It should also be emphasised that the term ‘craft’ is used very loosely in Estonian contemporary art and design terminology, and I would argue that it is still not a fixed identity, rather a common denominator that could be applied to practices otherwise equally labelled art or design. This fluidity of identities allows flexibility in communities and practices.

Students of ERKI at the university, 1959. Photo: Ants Säde (1937–1998). Photo credits: Estonian Art Museum, EKM j 65143 FK 7719.
Lilo Viehweg

Yes, and if one looks at the history of Estonian design education, craft was not always explicitly discussed in such heterogeneous terms as today as Hannah Segerkrantz’s example shows. Your research on the work of the Tööstuskunsti komitee (industrial art committee) done by Ingi Vaher in the 1960s[6] highlights how in unarticulated design politics, Estonian craft culture (glass and textiles, mainly carried out by female designers of that time) could find its way through history – not without ambivalence, yet beyond the dominance of the Cold War’s imperialist influences.

In what you call a case of ‘“peripheral” design organizations’,[7] it was possible to support designs that were not related to the military and heavy machinery industry, which were strongly promoted all over the Soviet Union by, for example, the institute VNIITE (All-Union Scientific Research Institute of Industrial Design). A design preference that, from my perspective, is also similar in this context to the prevailing Western industrial design concepts of the time, such as those of MIT in Boston. Why was it possible for craft culture to become a driving force for a kind of ambivalent disobedience against this totalitarian dominance in Estonia?

Triin Jerlei

I believe that to a certain extent, craft is more difficult to control because it often defies categorisation and thus is hard to define. Both in the mid-twentieth century and in the contemporary context, there exist objects, categories, artists who greatly differ in materials, intentions and modes of production and yet together inhabit the sphere of craft. Totalitarianism prefers simple and uncontested definitions and struggles with peripheral areas.

I keep trying to come up with a good example of counter-Soviet practices … and constantly fail. Because the reality of craft in totalitarian systems is that most of the time, it is not visibly subversive by contemporary standards. The subversion is in the absences, the things we don’t see in archives. It is difficult to find anti-totalitarian works in university archives; they would not have been preserved.

* **MATERIAL SUPPLIED**:
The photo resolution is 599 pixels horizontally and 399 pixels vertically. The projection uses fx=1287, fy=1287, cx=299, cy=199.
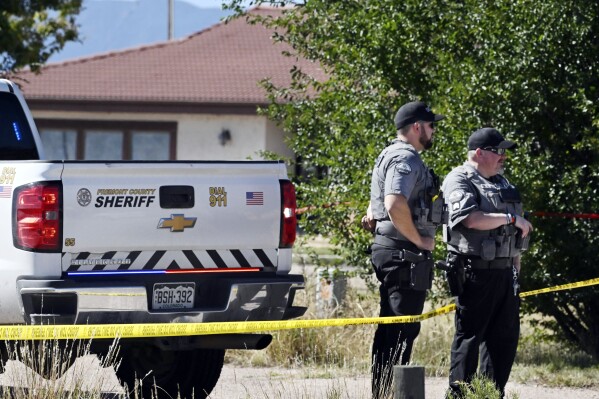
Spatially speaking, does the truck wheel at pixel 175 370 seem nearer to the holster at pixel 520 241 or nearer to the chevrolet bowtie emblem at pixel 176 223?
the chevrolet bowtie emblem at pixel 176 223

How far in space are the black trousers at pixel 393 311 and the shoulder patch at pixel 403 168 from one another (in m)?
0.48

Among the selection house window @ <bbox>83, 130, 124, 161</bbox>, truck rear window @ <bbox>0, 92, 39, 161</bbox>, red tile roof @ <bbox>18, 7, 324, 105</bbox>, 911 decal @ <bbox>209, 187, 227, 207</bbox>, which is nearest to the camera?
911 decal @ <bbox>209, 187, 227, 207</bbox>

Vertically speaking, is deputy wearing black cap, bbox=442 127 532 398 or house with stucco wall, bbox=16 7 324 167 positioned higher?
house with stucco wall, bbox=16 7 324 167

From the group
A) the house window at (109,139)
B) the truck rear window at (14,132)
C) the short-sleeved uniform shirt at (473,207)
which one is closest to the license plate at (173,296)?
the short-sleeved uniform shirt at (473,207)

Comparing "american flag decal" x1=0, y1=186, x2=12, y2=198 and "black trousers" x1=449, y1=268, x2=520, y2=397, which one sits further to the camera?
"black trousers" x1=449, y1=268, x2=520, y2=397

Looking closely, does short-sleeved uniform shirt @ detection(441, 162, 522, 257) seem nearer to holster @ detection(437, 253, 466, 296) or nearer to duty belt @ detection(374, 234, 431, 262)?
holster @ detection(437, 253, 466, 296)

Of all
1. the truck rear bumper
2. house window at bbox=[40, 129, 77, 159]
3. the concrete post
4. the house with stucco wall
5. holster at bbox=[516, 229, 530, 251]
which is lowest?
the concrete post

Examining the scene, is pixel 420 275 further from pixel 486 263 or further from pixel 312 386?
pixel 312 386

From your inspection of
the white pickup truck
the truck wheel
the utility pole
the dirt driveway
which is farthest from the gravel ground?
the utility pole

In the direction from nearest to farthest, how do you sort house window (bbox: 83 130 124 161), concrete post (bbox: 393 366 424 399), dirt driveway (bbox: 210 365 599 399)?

* **TASKS FOR THIS EXERCISE**:
**A.** Return the part of the passage on Estonian craft that opens with the words containing "I believe that" and closes with "have been preserved.", copied word for word.
**B.** Retype the part of the entries that opens with the line containing "Looking closely, does" and runs through the end of the entries, both ends included, without changing anything.

* **EXPECTED ANSWERS**:
**A.**
I believe that to a certain extent, craft is more difficult to control because it often defies categorisation and thus is hard to define. Both in the mid-twentieth century and in the contemporary context, there exist objects, categories, artists who greatly differ in materials, intentions and modes of production and yet together inhabit the sphere of craft. Totalitarianism prefers simple and uncontested definitions and struggles with peripheral areas.

I keep trying to come up with a good example of counter-Soviet practices … and constantly fail. Because the reality of craft in totalitarian systems is that most of the time, it is not visibly subversive by contemporary standards. The subversion is in the absences, the things we don’t see in archives. It is difficult to find anti-totalitarian works in university archives; they would not have been preserved.

**B.**
Looking closely, does short-sleeved uniform shirt @ detection(441, 162, 522, 257) seem nearer to holster @ detection(437, 253, 466, 296) or nearer to duty belt @ detection(374, 234, 431, 262)?
holster @ detection(437, 253, 466, 296)

Of all
1. the truck rear bumper
2. house window at bbox=[40, 129, 77, 159]
3. the concrete post
4. the house with stucco wall
5. holster at bbox=[516, 229, 530, 251]
which is lowest?
the concrete post

Examining the scene, is pixel 420 275 further from pixel 486 263 or further from pixel 312 386?
pixel 312 386

From your inspection of
the white pickup truck
the truck wheel
the utility pole
the dirt driveway
which is farthest from the gravel ground?
the utility pole

In the direction from nearest to farthest, how do you sort house window (bbox: 83 130 124 161), concrete post (bbox: 393 366 424 399), dirt driveway (bbox: 210 365 599 399)?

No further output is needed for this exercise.